The gains apply across teams building EY’s audit, tax, and financial platforms. But Newman is clear that flipping a switch on a new tool did not produce them. The company spent 18 to 24 months on cultural groundwork and technical integration before semi-autonomous coding worked reliably at scale.

The Core Problem With Coding Agents

Coding agents can produce thousands of lines of code in minutes. The issue is deployability. “You can generate a ton of code, but it doesn’t mean really anything, right? It’s got to be code that is integratable, that is compliant, and you don’t want to create more work on the back end just because you sped up the code generation process on the front end,” Newman said.

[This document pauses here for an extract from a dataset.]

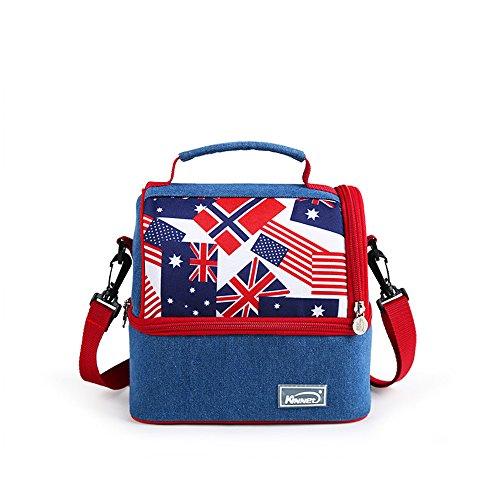 Brave Navigator Double-Deck Denim fashionable Flag Pattern Camping&Hiking Cooler Bag Mommy Bag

Without access to EY’s internal repositories, engineering standards, and source catalogs, agents generated generic output requiring extensive rework. Newman calls this connected knowledge base the “context universe.” Agents operating outside it simply add friction rather than remove it.

Adoption Built From the Ground Up

EY started with GitHub Copilot-style tools, giving engineers time to get comfortable with prompt engineering and assistive AI. Newman’s guiding principle was organic adoption. “It’s important to bring AI capabilities as a ground-up organic adoption rather than force them onto the users,” he said.

Productivity gains plateaued until EY built deeper integrations. Once agents had access to the context universe, the ceiling lifted.

Choosing an Agent Platform

EY evaluated three platforms: Lovable, Replit, and Factory‘s IDE-based Droids. Rather than mandate a single tool, Newman’s team tracked adoption, usage, and productivity across all three. Developers gravitated toward Factory organically, which the team treated as the clearest signal of real value.

Factory adoption “took off like wildfire” once it moved from evaluation to pilot. EY had to throttle traffic and restrict which repositories could connect before security and compliance teams signed off.

What Agents Handle and What They Don’t

Developer enthusiasm forced EY to build a workload classification framework. Not every task belongs to an agent.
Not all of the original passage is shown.